▶ [PROBLEMS TO SOLVE]:
#1 In the butternut squash recipe below, list every ingredient whose amount is given in teaspoons, along with that amount.
#2 Retype the stretch of the butternut squash recipe below from "Lemon wedges (for" through "chickpeas, and onion.", with no changes.

▶ [DOCUMENT PASSAGE]:

Description
A hearty one-pan dinner with roasted butternut squash, chickpeas, red onion, and cozy spices. Fully plant-based, easy to prep, and fall-perfect.
Ingredients
1 medium butternut squash, peeled, seeded, cut into 1-inch cubes
1 can (15 oz) chickpeas, drained & rinsed
1 red onion, cut into wedges
2 tablespoons olive oil
1 teaspoon ground cumin
1/2 teaspoon smoked paprika
1/4 teaspoon ground cinnamon
Pinch of cayenne (optional)
Salt and black pepper, to taste
Fresh parsley or cilantro, chopped (for garnish)
Lemon wedges (for serving)
Instructions
1. Preheat oven to 400°F (200°C). Line a baking sheet with parchment or lightly grease.
2. In a bowl, mix butternut squash, chickpeas, and onion.
3. Drizzle with olive oil and toss.
4. Add cumin, paprika, cinnamon, cayenne, salt, and pepper. Mix until coated.
5. Spread everything in a single layer on the baking sheet.

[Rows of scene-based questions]
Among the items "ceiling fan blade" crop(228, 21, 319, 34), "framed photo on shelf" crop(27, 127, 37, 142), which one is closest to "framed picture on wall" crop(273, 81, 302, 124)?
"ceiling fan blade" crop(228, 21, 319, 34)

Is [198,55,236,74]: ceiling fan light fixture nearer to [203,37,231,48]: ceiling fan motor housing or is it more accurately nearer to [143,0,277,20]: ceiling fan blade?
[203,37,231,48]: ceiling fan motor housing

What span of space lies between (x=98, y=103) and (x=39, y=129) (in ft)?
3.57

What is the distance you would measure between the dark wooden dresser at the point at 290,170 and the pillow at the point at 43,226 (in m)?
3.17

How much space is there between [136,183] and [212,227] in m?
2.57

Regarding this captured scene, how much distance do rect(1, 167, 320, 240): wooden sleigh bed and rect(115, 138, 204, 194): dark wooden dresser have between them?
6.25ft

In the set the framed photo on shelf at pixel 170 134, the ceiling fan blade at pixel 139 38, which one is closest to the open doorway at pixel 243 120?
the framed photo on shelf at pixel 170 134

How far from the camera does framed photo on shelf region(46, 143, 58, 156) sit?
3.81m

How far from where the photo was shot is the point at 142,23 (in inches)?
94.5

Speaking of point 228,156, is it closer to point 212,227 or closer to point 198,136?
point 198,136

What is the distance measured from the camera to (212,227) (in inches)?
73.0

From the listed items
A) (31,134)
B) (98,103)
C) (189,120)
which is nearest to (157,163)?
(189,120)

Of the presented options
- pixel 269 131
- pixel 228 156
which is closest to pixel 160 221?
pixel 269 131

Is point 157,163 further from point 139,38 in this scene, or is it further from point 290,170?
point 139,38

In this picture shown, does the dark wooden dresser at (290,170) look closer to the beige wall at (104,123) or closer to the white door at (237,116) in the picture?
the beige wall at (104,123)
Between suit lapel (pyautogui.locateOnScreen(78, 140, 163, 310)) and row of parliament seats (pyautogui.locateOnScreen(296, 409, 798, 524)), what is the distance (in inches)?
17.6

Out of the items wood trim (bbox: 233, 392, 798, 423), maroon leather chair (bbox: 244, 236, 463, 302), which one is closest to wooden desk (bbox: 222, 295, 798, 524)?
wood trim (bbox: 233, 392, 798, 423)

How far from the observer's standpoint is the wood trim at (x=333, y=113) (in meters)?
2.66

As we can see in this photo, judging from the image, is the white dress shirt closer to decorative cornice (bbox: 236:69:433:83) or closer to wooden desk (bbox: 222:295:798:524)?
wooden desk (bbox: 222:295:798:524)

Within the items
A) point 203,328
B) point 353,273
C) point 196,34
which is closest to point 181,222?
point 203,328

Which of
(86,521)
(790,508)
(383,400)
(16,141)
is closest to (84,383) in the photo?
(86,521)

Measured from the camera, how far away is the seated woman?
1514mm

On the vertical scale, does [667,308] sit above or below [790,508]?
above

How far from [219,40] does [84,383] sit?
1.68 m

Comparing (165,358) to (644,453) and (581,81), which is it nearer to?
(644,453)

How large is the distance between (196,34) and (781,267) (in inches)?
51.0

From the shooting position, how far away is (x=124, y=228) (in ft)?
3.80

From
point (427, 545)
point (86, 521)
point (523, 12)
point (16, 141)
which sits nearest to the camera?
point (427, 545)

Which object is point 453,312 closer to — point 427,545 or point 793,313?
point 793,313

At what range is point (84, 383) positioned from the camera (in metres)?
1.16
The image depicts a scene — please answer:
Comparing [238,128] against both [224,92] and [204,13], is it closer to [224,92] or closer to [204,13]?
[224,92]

▶ [SOLUTIONS TO THE TASKS]:
#1
1 teaspoon ground cumin
1/2 teaspoon smoked paprika
1/4 teaspoon ground cinnamon

#2
Lemon wedges (for serving)
Instructions
1. Preheat oven to 400°F (200°C). Line a baking sheet with parchment or lightly grease.
2. In a bowl, mix butternut squash, chickpeas, and onion.